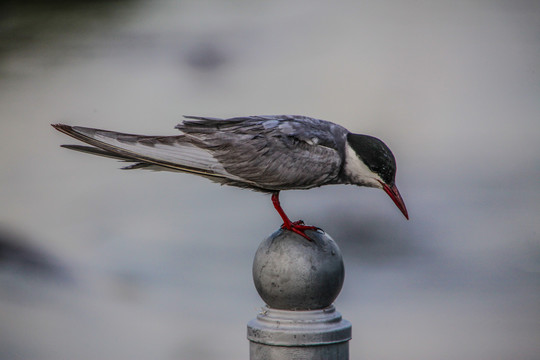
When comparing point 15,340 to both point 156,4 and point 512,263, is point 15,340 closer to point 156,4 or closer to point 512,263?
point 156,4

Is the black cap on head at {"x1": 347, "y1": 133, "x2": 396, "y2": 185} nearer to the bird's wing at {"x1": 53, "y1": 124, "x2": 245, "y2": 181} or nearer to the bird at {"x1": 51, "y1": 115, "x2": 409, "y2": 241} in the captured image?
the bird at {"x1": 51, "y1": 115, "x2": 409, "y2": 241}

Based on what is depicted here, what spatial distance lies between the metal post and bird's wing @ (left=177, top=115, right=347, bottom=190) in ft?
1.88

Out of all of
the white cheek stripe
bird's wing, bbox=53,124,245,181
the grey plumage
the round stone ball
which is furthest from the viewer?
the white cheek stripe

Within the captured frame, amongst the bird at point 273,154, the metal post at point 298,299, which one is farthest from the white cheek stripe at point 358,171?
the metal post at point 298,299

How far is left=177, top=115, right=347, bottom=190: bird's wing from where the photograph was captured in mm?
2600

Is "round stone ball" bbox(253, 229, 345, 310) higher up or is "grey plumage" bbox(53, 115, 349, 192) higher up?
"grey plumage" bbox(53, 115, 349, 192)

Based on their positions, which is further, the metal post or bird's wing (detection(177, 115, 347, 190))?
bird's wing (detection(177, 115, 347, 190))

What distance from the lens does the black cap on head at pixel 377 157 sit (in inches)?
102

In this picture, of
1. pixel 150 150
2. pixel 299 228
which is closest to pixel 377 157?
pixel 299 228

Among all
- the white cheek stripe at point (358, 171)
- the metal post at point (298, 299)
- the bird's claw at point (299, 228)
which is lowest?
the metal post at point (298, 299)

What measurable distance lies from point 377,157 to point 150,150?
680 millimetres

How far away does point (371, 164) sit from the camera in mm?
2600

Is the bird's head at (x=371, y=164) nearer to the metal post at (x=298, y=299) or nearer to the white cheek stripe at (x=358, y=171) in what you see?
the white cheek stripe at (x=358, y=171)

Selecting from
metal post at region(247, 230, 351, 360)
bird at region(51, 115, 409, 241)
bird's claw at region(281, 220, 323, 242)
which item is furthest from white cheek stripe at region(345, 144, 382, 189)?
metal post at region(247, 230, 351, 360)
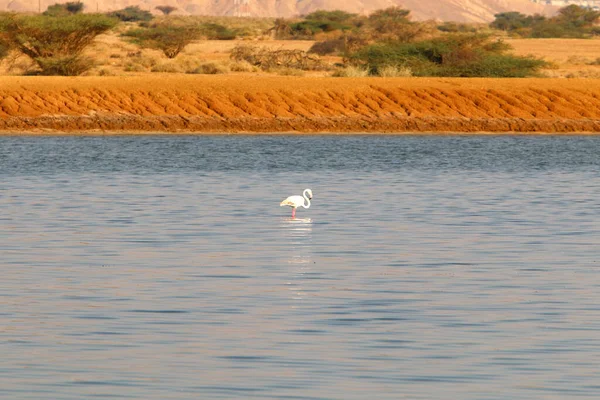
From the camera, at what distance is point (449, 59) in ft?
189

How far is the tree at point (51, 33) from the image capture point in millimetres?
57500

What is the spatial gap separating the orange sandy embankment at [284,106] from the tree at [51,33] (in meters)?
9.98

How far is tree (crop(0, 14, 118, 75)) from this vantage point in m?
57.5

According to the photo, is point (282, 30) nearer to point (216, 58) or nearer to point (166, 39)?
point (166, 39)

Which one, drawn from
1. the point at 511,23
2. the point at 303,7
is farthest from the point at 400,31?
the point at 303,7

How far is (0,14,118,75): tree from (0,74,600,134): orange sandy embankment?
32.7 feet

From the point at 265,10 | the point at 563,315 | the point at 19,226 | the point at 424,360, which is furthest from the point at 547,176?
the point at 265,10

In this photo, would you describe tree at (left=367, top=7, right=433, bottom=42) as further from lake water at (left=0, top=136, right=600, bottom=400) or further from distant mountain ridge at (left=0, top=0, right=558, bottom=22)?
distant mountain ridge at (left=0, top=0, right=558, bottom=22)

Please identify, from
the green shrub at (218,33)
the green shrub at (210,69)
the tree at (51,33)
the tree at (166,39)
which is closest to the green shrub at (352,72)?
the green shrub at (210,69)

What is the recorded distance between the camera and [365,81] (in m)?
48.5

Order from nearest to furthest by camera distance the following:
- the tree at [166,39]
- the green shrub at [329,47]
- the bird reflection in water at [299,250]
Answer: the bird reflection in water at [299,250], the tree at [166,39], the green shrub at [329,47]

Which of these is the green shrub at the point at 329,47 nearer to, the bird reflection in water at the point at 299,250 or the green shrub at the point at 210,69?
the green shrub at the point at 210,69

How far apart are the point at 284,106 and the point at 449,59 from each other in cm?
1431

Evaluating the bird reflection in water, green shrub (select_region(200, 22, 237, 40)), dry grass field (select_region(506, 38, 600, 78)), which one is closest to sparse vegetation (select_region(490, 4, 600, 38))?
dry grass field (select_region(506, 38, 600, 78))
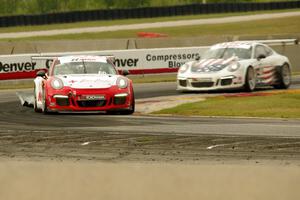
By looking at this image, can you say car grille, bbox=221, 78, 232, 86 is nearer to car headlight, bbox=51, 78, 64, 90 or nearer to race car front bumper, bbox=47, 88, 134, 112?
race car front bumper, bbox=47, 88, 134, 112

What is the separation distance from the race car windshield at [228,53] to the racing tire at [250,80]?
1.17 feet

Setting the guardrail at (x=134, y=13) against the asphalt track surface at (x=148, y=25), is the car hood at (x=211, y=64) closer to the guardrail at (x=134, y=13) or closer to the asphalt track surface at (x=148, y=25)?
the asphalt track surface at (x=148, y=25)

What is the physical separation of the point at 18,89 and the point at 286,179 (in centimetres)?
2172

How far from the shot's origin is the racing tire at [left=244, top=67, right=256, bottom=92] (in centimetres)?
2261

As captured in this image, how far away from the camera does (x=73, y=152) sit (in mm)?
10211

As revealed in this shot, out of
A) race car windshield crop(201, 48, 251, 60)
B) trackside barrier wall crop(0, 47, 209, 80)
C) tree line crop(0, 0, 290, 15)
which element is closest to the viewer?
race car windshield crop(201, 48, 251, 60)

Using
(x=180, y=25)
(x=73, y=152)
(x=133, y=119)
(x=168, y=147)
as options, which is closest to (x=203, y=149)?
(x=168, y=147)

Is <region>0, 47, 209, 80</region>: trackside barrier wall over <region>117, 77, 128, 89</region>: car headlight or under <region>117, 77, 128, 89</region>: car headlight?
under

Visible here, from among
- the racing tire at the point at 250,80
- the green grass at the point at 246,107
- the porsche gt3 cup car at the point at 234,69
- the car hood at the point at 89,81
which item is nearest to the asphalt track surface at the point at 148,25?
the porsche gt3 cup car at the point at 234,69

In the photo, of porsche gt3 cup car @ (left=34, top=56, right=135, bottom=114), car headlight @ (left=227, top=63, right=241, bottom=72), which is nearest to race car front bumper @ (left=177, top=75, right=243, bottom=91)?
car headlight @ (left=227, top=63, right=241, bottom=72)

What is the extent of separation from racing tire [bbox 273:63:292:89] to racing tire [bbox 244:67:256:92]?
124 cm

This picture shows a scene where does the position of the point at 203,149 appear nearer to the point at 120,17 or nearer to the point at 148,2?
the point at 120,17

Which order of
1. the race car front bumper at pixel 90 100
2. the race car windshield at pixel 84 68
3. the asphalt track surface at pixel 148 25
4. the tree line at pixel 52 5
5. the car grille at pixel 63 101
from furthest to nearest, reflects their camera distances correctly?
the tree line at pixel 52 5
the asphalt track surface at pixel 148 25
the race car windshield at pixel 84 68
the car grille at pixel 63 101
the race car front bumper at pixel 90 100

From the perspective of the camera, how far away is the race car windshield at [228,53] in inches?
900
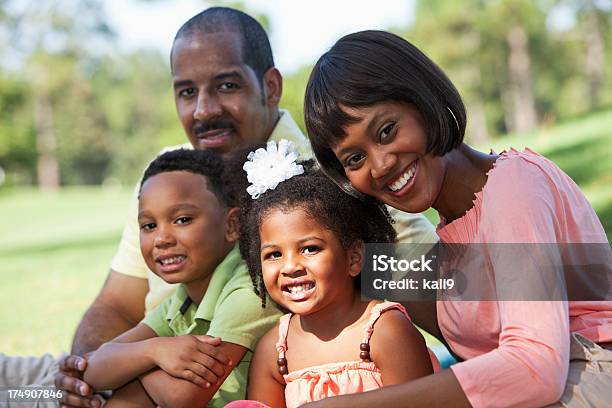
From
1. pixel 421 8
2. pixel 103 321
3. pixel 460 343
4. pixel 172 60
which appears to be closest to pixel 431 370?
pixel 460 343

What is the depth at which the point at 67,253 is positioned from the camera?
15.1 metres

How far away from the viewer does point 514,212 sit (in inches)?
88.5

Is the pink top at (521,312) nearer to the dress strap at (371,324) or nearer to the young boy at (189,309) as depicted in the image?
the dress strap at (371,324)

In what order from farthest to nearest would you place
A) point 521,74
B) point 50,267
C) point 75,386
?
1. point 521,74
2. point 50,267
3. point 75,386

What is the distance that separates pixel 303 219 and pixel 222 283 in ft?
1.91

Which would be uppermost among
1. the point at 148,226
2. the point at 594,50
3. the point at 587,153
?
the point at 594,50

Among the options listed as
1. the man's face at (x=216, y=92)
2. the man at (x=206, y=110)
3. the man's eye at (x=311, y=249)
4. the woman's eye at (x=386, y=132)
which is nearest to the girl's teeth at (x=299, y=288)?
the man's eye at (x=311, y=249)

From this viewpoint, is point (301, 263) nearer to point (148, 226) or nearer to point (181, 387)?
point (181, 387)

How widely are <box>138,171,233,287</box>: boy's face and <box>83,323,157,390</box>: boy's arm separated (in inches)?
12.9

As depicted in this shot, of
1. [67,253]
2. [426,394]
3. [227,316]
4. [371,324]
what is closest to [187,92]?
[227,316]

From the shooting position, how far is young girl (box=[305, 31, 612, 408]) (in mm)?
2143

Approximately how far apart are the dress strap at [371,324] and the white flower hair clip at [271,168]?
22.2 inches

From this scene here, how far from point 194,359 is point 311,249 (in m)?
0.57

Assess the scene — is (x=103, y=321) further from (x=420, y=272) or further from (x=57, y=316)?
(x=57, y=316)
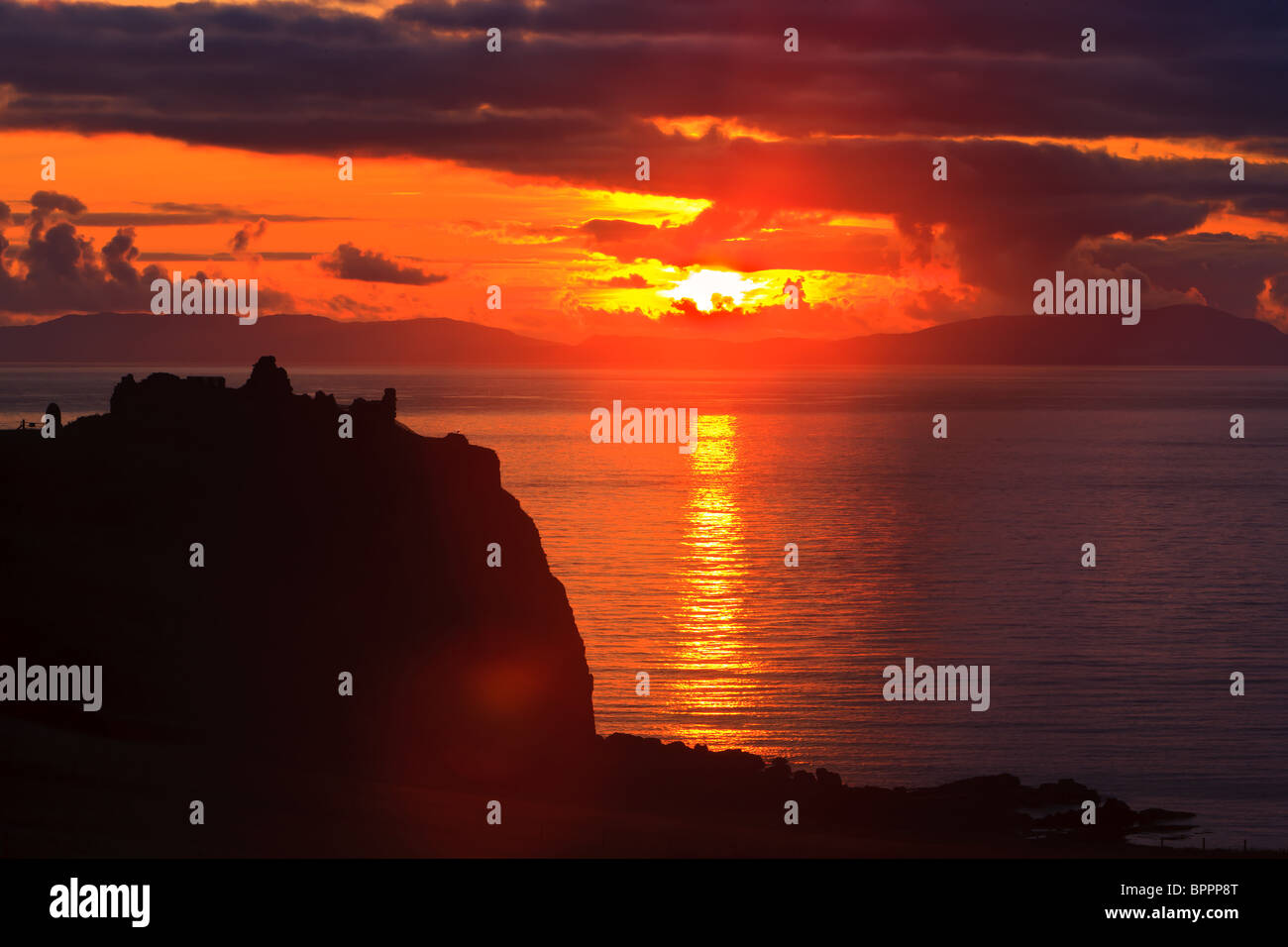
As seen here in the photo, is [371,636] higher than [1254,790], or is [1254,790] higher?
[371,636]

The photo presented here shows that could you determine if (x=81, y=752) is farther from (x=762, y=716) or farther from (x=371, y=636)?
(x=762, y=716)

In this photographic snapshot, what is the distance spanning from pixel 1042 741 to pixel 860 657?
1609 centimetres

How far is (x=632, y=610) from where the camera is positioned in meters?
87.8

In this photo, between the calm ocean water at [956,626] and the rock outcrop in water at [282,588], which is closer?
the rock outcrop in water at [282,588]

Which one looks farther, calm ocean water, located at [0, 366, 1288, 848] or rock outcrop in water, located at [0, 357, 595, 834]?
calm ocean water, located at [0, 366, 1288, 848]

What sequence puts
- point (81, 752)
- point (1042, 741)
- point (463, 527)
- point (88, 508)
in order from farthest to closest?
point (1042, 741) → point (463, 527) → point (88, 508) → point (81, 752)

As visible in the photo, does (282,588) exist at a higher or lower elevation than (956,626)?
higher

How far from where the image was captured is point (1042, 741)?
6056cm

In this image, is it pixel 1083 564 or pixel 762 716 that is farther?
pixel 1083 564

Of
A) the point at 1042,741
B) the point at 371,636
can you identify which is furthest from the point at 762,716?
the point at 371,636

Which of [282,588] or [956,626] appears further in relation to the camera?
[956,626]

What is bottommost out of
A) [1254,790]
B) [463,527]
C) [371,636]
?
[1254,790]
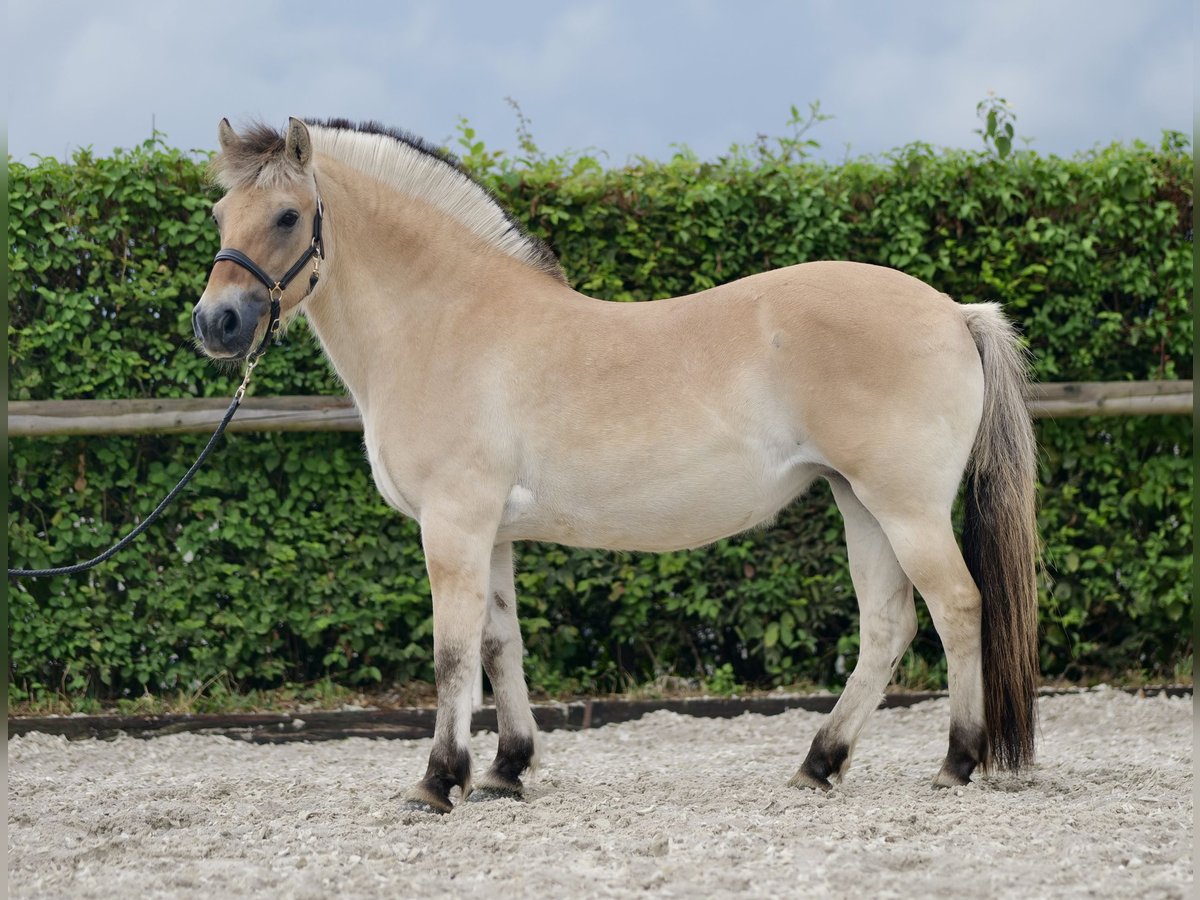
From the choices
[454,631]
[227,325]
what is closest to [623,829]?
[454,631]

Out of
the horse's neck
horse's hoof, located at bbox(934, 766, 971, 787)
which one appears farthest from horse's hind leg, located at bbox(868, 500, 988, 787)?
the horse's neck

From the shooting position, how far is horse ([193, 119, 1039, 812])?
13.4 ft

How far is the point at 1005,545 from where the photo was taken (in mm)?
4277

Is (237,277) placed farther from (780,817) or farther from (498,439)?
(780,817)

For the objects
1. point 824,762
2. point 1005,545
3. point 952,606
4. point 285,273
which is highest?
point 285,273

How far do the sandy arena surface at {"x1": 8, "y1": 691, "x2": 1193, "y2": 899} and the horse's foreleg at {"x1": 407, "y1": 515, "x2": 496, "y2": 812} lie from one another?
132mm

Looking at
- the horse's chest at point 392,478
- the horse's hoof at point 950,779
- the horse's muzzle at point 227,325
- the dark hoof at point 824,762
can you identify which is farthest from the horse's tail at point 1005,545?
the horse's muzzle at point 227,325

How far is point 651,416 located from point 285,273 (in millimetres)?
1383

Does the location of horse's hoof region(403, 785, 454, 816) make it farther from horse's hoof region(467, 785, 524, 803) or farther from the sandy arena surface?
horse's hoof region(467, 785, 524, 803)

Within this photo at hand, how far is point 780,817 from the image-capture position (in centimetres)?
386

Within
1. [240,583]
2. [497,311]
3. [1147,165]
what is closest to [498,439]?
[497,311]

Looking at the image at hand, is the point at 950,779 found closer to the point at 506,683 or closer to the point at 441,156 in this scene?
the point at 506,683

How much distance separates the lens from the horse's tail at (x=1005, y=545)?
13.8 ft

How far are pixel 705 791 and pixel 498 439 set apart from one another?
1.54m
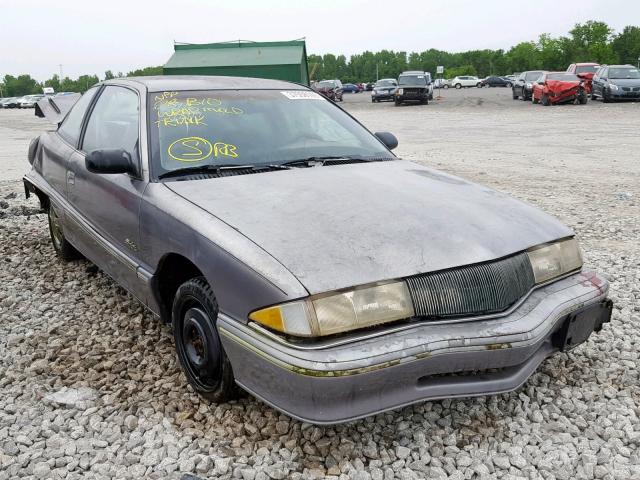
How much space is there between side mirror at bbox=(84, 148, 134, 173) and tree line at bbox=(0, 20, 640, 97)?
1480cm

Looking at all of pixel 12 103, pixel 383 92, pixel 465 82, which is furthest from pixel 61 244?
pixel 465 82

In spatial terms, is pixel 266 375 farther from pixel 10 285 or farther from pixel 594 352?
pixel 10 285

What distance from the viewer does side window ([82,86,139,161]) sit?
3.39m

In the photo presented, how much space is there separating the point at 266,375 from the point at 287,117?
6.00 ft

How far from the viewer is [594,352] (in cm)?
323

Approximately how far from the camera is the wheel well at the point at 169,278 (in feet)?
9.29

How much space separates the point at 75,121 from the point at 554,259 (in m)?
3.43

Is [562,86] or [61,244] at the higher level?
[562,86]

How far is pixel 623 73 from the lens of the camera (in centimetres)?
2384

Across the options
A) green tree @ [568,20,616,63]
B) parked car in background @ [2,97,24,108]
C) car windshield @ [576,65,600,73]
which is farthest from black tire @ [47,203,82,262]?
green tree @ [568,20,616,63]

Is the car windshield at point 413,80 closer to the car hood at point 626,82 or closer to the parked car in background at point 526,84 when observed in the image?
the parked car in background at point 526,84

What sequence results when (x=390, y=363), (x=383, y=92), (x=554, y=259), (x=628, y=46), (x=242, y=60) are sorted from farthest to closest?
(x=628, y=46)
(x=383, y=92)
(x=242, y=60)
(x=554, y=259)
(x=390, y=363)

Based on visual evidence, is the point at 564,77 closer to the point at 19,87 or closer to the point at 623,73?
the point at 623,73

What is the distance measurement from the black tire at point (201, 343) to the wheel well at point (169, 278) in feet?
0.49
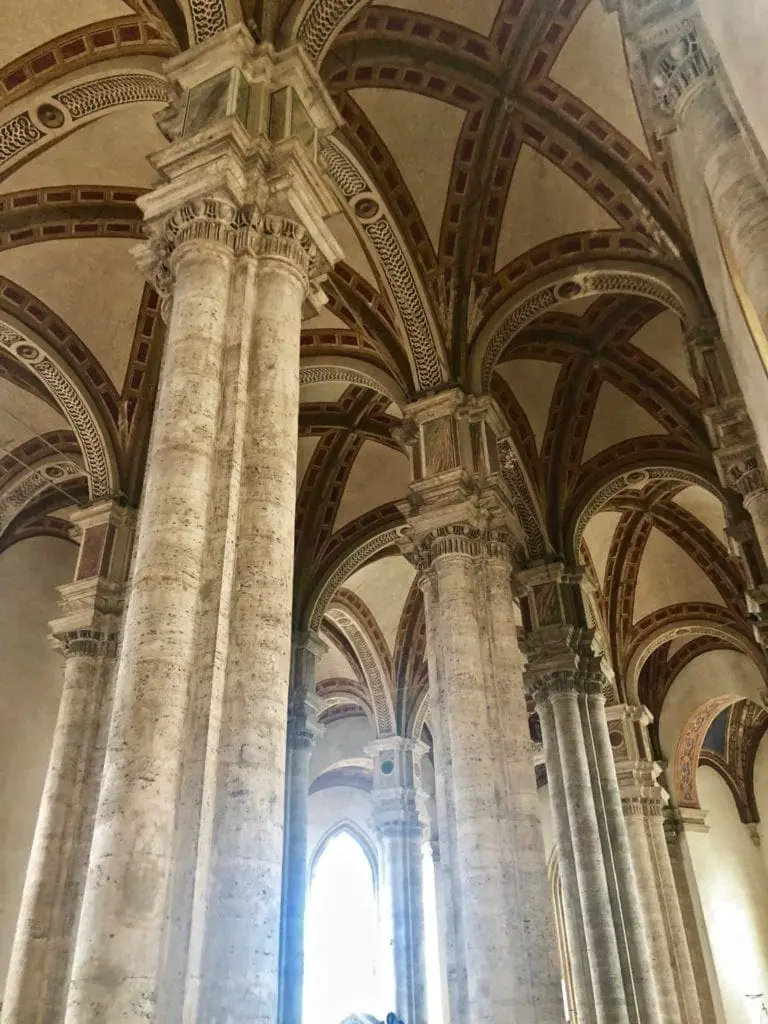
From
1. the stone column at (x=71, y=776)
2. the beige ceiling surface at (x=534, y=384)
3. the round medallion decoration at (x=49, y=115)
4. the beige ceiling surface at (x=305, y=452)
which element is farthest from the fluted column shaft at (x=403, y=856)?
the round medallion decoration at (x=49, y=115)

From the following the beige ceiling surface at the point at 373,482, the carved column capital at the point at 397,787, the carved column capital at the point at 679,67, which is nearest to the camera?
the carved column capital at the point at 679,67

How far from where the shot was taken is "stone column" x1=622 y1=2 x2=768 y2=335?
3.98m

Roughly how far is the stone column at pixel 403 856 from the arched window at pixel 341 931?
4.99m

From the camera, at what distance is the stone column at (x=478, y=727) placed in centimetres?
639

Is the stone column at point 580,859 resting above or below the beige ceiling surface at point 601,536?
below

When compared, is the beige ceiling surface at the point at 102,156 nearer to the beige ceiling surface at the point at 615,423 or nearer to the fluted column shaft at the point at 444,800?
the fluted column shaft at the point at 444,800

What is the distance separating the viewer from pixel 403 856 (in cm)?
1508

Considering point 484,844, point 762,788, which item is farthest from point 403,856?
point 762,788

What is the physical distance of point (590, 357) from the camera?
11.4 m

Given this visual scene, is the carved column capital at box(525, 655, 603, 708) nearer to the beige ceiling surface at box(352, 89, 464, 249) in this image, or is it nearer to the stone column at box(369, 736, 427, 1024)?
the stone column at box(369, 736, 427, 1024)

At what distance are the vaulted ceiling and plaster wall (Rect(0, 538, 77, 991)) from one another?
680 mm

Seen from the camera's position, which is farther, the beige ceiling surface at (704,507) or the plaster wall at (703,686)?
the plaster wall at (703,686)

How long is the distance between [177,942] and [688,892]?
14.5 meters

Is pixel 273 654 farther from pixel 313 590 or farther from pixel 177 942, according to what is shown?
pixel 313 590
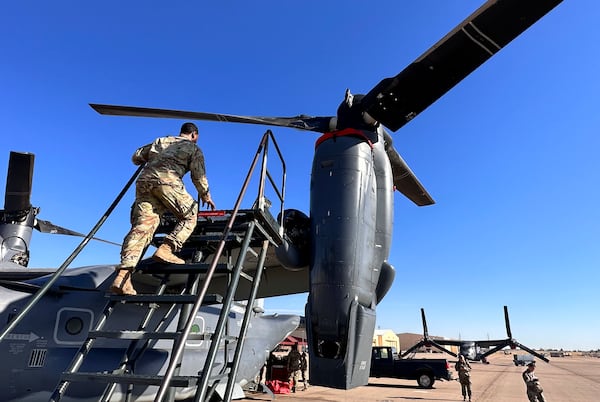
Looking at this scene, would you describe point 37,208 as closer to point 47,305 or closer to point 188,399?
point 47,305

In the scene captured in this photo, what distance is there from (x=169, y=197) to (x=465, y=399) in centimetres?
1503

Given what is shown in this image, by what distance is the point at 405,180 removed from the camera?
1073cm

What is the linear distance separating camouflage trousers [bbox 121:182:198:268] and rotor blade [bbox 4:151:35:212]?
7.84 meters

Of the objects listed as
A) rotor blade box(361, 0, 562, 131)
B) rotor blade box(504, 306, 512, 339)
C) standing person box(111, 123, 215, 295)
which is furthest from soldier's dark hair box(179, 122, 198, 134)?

--- DO THIS ---
Please copy the rows from the line with "What is the physical distance" through the end of the rows, swapping "rotor blade" for "helicopter blade" and changing nothing else. Omit the pictures.

--- EXPECTED ANSWER ---
What is the physical distance of point (590, 357) from the camera?
11.4 m

Given this visual scene, is the carved column capital at box(525, 655, 603, 708) nearer to the beige ceiling surface at box(352, 89, 464, 249) in this image, or is it nearer to the stone column at box(369, 736, 427, 1024)?
the stone column at box(369, 736, 427, 1024)

At what distance are the vaulted ceiling and plaster wall (Rect(0, 538, 77, 991)) from one another?
680 mm

Seen from the camera's position, which is farther, the beige ceiling surface at (704,507) or the plaster wall at (703,686)?
the plaster wall at (703,686)

How long is the distance between [177,942] and [688,892]?
14.5 meters

Is pixel 273 654 farther from pixel 313 590 or farther from pixel 177 942, according to what is shown?
pixel 313 590
Looking at this scene, would you describe point 37,208 as closer to point 47,305 or closer to point 188,399?
point 47,305

In the scene captured in this photo, what distance is there from (x=169, y=197) to (x=465, y=399) in centimetres?
1503

Given what is shown in this image, by what distance is the point at 405,180 removed from the camera?
1073cm

What is the linear distance separating camouflage trousers [bbox 121:182:198:268] and helicopter blade [bbox 4:151:35:212]?
7.84 meters

Of the objects listed as
A) helicopter blade box(361, 0, 562, 131)
B) helicopter blade box(504, 306, 512, 339)
C) standing person box(111, 123, 215, 295)
which is furthest from soldier's dark hair box(179, 122, 198, 134)?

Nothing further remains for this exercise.